::: Документ

Да‑да‑да, авторитетно подтверждал сам комсорг курса и суровый председатель учкома Золотухин, Шацкая студентка была ветреная. Много прогуливала. Порой педагоги, увидев ее только перед самыми экзаменами, страшно удивлялись: «Вы откуда? Нет, голубушка, до экзамена мы вас не допустим». И гоняли по всей программе. Выручала «ветреную» девушку изумительная, просто феноменальная память.

Комсорг не скрывал: «Нина Шацкая была особого склада… Недоступная… Как‑то в зимнюю сессию она меня спросила: «У тебя есть конспекты?» А я везде был отличником – в школе, институте. Я говорю: «Есть, конечно». – «Дашь мне?» – «Дам, но они у меня в общежитии». – «Ну, что ж, поедем в общежитие». – «Поедем». – «А целоваться будем?» – не унимался комсомольский вождь. «Будем»… В общежитии тогда никого не было, и мы так нацеловались, что неделю не могли выйти на улицу, губы были искусаны до крови… Новый год встречали вместе. Нина все же сдала зимнюю сессию, а 14 февраля 1963 года мы расписались. Правда, теперь она говорит, что никогда не любила «это существо», и очень жалеет, что я в ее жизни случился, но…»

Но – родился сын.

В начале 60‑х годов прошлого столетия один популярный американский журнал составил рейтинговый список 100 самых красивых актрис мира. Тринадцатое (самое счастливое?) место в нем заняла Нина Шацкая. Валерий Золотухин, естественно, пыжился от гордости: «В те годы Элизабет Тэйлор, что называется, и рядом с ней не стояла…»

Мужчины млели, глядя на Нинины роскошные белокурые волосы, волной ниспадающие на не менее шикарные плечи, тонули в ее загадочных очах. Она завораживала своей красотой, к ней неудержимо стремились, желая познакомиться, хотя бы заговорить, взять телефончик, не говоря уже о том, чтобы, Боже упаси, – за локоток. Поэты посвящали ей стихи. Даже сам Высоцкий подарил Нине к 30‑летию шутливый экспромт:

 

Конец спектакля. Можно напиваться!

::::::
::: Предоставленные записи

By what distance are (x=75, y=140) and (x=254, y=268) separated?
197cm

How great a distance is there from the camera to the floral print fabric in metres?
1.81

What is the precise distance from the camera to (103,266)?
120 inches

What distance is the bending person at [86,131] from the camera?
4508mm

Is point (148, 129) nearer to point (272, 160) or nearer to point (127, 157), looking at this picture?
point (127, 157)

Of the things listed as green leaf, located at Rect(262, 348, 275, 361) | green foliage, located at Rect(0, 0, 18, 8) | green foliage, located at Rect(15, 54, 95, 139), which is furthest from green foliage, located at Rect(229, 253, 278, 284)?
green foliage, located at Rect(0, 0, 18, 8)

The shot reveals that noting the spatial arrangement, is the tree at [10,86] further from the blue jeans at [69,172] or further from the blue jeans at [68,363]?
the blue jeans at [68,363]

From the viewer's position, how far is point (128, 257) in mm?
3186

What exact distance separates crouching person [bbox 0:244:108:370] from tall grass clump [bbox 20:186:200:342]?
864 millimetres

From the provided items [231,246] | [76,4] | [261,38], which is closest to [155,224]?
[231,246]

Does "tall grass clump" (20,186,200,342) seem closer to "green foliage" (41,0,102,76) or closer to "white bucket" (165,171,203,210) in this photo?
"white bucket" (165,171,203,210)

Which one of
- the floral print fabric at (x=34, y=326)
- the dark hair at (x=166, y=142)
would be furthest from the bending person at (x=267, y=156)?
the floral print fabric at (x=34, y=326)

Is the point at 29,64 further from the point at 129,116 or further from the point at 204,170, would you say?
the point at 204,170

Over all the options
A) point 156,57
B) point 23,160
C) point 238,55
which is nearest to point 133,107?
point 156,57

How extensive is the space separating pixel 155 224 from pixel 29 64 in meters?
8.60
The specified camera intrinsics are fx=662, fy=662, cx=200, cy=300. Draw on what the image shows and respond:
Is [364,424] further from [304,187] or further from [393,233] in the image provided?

::::::

- Исходный запрос 1: Напечатайте часть документа, начиная со слов «Но – родился» и далее вплоть до слов «спектакля. Можно напиваться!».
- Исходный запрос 2: В записях возьмите строки, начиная со строки с «The specified camera» и далее до конца записей, и замените в них «image» на «photo», оставив всё прочее без изменений.

- Результат 1:
Но – родился сын.

В начале 60‑х годов прошлого столетия один популярный американский журнал составил рейтинговый список 100 самых красивых актрис мира. Тринадцатое (самое счастливое?) место в нем заняла Нина Шацкая. Валерий Золотухин, естественно, пыжился от гордости: «В те годы Элизабет Тэйлор, что называется, и рядом с ней не стояла…»

Мужчины млели, глядя на Нинины роскошные белокурые волосы, волной ниспадающие на не менее шикарные плечи, тонули в ее загадочных очах. Она завораживала своей красотой, к ней неудержимо стремились, желая познакомиться, хотя бы заговорить, взять телефончик, не говоря уже о том, чтобы, Боже упаси, – за локоток. Поэты посвящали ей стихи. Даже сам Высоцкий подарил Нине к 30‑летию шутливый экспромт:

 

Конец спектакля. Можно напиваться!

- Результат 2:
The specified camera intrinsics are fx=662, fy=662, cx=200, cy=300. Draw on what the photo shows and respond:
Is [364,424] further from [304,187] or further from [393,233] in the photo provided?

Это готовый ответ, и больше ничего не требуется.